So ein Mathestudium ist hart. So hart, dass unser Autor froh war, auch noch Philosophie zu studieren. Eine persönliche Bilanz

Spickzettel des Autors

Da saß ich nun in der Klausur – ausgerüstet mit zahllosen Stiften, einem Taschenrechner und einem riesigen Spickzettel. Doch der konnte mir ohnehin nicht mehr als ein paar Formeln liefern – auf den Lösungsweg musste ich selber kommen. Selbst ein Telefonjoker hätte mir nicht weitergeholfen: Wen hätte ich anrufen sollen? Kaum jemand aus meinem Bekanntenkreis konnte noch verstehen, was hier vor sich geht: dass z.B. Bernstein-Polynome keine fossilen Schmuckstücke sind, sondern ein geeignetes Hilfsmittel, um den Weierstraßschen Approximationssatz zu beweisen. Man könnte sagen, mein Mathestudium war bisher eine stetige Funktion – und die war gerade an ihrem lokalen Tiefpunkt angelangt.

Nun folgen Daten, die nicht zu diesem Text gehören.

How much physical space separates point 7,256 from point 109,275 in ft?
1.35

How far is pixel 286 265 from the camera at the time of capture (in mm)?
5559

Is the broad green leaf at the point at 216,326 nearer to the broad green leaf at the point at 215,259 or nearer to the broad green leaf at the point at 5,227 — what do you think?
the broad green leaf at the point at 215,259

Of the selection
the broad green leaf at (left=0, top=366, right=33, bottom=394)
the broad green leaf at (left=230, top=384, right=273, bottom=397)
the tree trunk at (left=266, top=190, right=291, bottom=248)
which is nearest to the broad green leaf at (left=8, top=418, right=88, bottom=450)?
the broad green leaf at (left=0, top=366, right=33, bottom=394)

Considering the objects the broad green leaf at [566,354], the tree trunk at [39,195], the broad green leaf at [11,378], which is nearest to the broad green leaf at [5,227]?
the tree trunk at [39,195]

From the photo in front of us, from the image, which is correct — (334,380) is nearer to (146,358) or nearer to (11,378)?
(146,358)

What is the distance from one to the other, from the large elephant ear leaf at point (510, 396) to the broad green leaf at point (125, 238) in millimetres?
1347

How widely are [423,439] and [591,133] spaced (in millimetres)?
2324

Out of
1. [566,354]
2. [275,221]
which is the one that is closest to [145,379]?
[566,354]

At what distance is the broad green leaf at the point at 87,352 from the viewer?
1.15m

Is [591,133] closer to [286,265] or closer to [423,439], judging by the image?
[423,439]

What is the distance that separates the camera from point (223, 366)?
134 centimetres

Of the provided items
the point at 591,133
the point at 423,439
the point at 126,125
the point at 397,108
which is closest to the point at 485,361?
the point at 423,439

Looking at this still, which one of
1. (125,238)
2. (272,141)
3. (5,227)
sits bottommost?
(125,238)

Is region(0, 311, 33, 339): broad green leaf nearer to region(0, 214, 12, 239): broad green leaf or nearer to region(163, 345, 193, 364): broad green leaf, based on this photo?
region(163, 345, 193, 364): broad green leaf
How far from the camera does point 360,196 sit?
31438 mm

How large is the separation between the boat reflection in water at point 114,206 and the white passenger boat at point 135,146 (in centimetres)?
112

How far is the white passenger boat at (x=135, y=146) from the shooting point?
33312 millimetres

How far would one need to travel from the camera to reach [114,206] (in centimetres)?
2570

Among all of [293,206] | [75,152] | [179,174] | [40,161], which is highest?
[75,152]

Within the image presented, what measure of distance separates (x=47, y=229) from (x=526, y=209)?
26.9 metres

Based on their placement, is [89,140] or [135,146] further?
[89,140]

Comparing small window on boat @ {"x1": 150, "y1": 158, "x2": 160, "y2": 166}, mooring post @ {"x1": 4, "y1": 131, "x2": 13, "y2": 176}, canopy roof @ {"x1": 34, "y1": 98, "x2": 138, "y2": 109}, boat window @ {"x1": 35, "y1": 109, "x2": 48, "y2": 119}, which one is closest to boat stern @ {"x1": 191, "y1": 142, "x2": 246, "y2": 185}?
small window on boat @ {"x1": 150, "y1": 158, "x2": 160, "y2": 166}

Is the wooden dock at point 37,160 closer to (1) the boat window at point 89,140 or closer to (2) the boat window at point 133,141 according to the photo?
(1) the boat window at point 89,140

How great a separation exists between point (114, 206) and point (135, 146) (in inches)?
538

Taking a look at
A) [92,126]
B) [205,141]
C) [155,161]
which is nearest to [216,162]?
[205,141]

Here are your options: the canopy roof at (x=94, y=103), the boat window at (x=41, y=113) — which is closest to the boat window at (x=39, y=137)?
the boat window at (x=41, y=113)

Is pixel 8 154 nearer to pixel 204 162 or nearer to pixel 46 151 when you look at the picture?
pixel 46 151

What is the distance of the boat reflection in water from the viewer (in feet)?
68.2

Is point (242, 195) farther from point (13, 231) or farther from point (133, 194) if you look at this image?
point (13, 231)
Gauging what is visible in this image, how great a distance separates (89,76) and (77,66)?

Immerhin: Vier Semester hatte ich bereits durchgehalten. Ein beachtlicher Erfolg, wie ich fand. Denn um an besagtem Freitagmittag überhaupt über der Klausur zur „Funktionentheorie“ verzweifeln zu dürfen, musste ich jede Woche mindestens die Hälfte aller Übungsaufgaben lösen – so wie in all den Semestern für all die Klausuren zuvor auch schon. Ein Übungsblatt beanspruchte dabei schon mal ein ganzes Wochenende.

Mathe ist hart, da gab es längst keine Zweifel mehr. Und diese Härte hat Folgen: 58 Prozent der Studierenden brechen ihr Bachelorstudium an Universitäten vorzeitig ab. Warum also tat ich mir das überhaupt an?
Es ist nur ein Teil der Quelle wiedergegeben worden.